[Records from a data source]

──────────

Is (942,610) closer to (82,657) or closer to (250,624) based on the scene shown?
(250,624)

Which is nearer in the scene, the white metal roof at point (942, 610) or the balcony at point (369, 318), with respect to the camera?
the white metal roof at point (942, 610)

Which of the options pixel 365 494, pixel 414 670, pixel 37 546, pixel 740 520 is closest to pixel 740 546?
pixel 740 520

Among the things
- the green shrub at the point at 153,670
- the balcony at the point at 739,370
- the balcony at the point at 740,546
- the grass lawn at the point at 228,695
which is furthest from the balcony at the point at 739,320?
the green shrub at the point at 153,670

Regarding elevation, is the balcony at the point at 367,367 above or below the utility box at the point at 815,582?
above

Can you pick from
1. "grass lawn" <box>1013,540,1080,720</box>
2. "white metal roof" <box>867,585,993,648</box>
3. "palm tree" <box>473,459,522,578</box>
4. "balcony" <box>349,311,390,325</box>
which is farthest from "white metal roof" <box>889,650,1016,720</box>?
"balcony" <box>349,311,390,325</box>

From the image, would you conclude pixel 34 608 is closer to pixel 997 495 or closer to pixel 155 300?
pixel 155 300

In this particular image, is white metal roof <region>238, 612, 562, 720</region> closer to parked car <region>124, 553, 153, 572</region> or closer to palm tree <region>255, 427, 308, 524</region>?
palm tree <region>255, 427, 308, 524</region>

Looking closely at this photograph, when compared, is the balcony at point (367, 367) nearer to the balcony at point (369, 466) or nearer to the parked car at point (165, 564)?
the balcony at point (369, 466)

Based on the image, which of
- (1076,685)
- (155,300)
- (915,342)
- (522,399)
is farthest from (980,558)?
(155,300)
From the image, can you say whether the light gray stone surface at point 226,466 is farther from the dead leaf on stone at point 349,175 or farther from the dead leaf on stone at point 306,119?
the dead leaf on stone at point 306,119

──────────

§ Exercise:
Pull out every line of the material above that has the word "white" in it.

§ Response:
Which is nearer in the scene, the white metal roof at point (942, 610) or the balcony at point (369, 318), with respect to the camera?
the white metal roof at point (942, 610)
2. "white metal roof" <box>867,585,993,648</box>
which is farthest from "white metal roof" <box>889,650,1016,720</box>?
In this particular image, is white metal roof <region>238, 612, 562, 720</region> closer to parked car <region>124, 553, 153, 572</region> or closer to palm tree <region>255, 427, 308, 524</region>?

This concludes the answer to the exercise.